Grant helps provide dental care for pregnant women
DETROIT, MI — Most people are well aware of the importance of consistent prenatal care for a healthy pregnancy, but less well known is the impact of regular dental care.
“Hormonal changes during pregnancy put women at increased risk for periodontal disease, cavities and a condition called ‘pregnancy gingivitis’ — tender gums that bleed easily,” said Mert Aksu, D.D.S., dean of University of Detroit Mercy School of Dentistry. He explained that mothers’ oral health during pregnancy could have an impact on babies, adding, “Pregnant women with cavities can transmit cavity-causing bacteria to their infants.”
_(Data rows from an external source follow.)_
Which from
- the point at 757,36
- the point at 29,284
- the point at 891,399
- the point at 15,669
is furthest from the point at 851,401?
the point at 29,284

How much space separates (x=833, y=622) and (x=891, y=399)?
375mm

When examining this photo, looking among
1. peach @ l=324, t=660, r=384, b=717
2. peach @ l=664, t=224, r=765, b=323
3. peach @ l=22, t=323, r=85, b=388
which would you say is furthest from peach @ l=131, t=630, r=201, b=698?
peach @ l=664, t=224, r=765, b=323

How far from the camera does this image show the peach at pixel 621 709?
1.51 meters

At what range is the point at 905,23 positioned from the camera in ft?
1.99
Yet, all too often, pregnant women do not seek or receive dental care, in some cases due to lack of access to affordable care.
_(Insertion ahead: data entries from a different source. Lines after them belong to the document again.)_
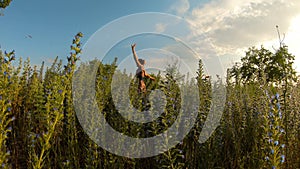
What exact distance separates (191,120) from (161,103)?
0.73 meters

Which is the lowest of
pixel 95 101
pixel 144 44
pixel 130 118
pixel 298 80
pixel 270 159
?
pixel 270 159

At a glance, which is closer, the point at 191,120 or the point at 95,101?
the point at 95,101

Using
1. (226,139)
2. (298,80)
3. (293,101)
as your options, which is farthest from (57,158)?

That is why Detroit Mercy Dental is partnering with six medical sites around the state to provide prenatal and perinatal oral health care to high-risk populations of pregnant women, thanks to a grant from the Michigan Department of Health and Human Services (DHHS).
“We are pleased to work with Detroit Mercy Dental on this important initiative. The gap in dental insurance coverage for this population that this effort will fill is crucial to ensuring oral health. Combined with the long-standing history that Detroit Mercy Dental has in helping under-served populations throughout SE Michigan, we feel this partnership could establish a model for future programs of this nature," said Kathy Stiffler, acting Medicaid director of the DHHS.
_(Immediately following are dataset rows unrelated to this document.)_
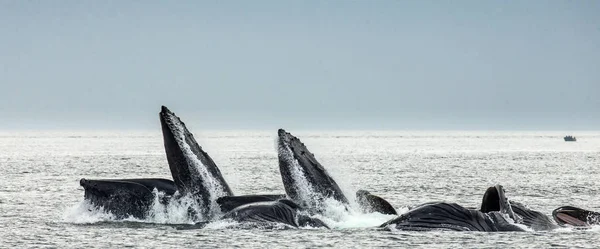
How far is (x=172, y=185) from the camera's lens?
2772cm

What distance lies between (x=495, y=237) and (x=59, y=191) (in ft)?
77.0

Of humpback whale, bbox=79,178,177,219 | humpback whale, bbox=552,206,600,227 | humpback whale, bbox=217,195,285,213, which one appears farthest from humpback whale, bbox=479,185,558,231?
humpback whale, bbox=79,178,177,219

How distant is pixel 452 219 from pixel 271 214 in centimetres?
445

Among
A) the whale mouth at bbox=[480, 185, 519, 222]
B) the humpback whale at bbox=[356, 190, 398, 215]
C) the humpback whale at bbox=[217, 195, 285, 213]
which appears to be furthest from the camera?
the humpback whale at bbox=[356, 190, 398, 215]

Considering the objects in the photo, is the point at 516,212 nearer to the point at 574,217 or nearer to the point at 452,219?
the point at 574,217

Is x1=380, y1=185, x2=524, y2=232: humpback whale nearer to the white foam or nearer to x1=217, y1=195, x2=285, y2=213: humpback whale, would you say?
x1=217, y1=195, x2=285, y2=213: humpback whale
The grant, which totals $969,400 over 15 months, began June 1 and allows the school and its partners to work with women and their physicians to ensure sure they both understand the importance of a comprehensive oral health plan and have access to dental care. By integrating a registered dental hygienist within the prenatal medical visit, clinics help normalize oral health as part of the overall health of the patient. The hygienist will care for the mother, educate her about healthy behaviors like brushing with fluoride toothpaste, and make a plan for both the mother and child to visit the dentist before the child’s first birthday.
“We have historically been a leader in providing quality patient care, and we are happy to join with Detroit Mercy on a grant-funded project that will efficiently deliver patient-centered care to pregnant mothers,” said Doug Saylor, M.D., chief medical officer at Great Lakes Bay Health Centers in Saginaw, one of the sites. “By seeing patients where they already are, in this case it is mothers at prenatal visits, we can incorporate oral health care services as part of a comprehensive visit for the patient.”
For Detroit Mercy Dental, this initiative is one more way to help underserved populations overcome barriers to care, in keeping with the mission of its religious founders, the Jesuits and the Sisters of Mercy.
“Community service has always been an integral part of our identity as an institution,” said Aksu. “We’re pleased to have a new opportunity to reach patients who might otherwise fall through the cracks.”